» Provided text:
* * * * * * *

Dave Hill: London should listen to its own leaders over lifting lockdown

Dave Hill: London should listen to its own leaders over lifting lockdown

Reaction from political and business leaders in the capital to Boris Johnson’s Covid-19 national address last night has been swift and crisp. Sadiq Khan emphasised within minutes that “social distancing measures are still in place” and today has been hammering home his message that the task of overcoming the coronavirus is “far from over“. With equal speed, London Chamber of Commerce & Industry chair Richard Burge offered his “strong and unequivocal advice” to London businesses “not to change your plans for tomorrow”. Why? “You have not been given sufficient information on how to get your employees safely to work, nor how to keep them safe while they are there,” he said.

The similarity of these reactions from different parts of London’s power structure speaks eloquently of the Prime Minister’s failings. Whatever wise counsel had informed his recipe for easing the UK out of its lockdown was lost in a morass of muddled and mixed messages delivered in the style of an amateur dramatics hack who had failed his Gravitas GCSE. The six members of my households gathered round the telly in the style of a commercial from the 1950s. What we watched was like one of those Monty Python sketches lampooning upper-class twits, except we never got to the funny bits.

We shouldn’t underestimate the difficulty of the PM’s task. The right balance between providing the public with information – and maybe a bit of hope – and not confusing it with too much complexity must be hard to strike at this time, and to get across effectively. But Johnson is a chancer and a rogue, not built for shouldering grave responsibilities.

As London Mayor, his few successes were in dull, difficult areas he was relieved to leave in the hands of more capable people. The rest was showboating, advantage-seeking and rewarding cranks and cronies with jobs they were no good at. His new “stay alert” message is a mess and marks a partial return to his early “send it packing” approach to coping with the virus, when he came across like a scout camp leader rallying the troop to muck in and dig more lavatories. Johnson’s chief asset as a politician is his quick eye for the ridiculous. Sadly, his gargantuan self-belief prevents it being trained upon himself.

Further details of the government’s “outline of a roadmap” for the future are promised but, for now, many Londoners who normally go out to work are beginning their weeks unsure if they should or should not revert to normal commuting, if they will or will not be in trouble if they don’t, and if they should or should not wear face-coverings when on the Tube. At the same time, evidence keeps appearing that people are making judgements about what is acceptable behaviour that are odds with those of some in authority. Hackney Police reported over the weekend that they were “fighting a losing battle in the parks”, with “literally hundreds of people” sitting out, eating and drinking. Who is right and who is wrong?

* * * * * * *

» Data segment:
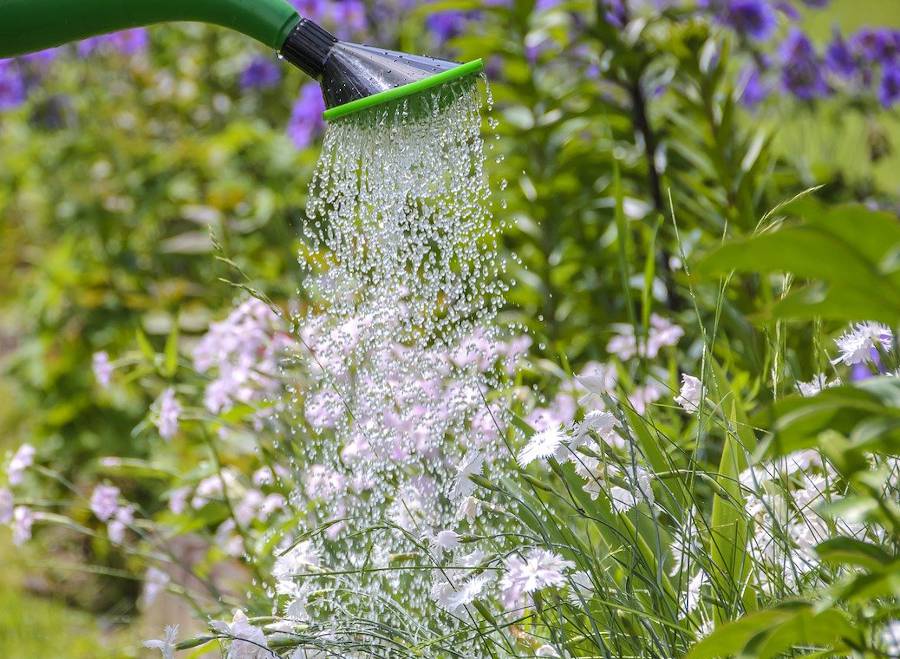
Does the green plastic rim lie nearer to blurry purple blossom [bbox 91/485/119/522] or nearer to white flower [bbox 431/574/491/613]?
white flower [bbox 431/574/491/613]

* * * * * * *

» Your assignment:
List every person named in the body paragraphs of the column on lifting London's lockdown, excluding the headline.

» Task answer:
Boris Johnson, Sadiq Khan, Richard Burge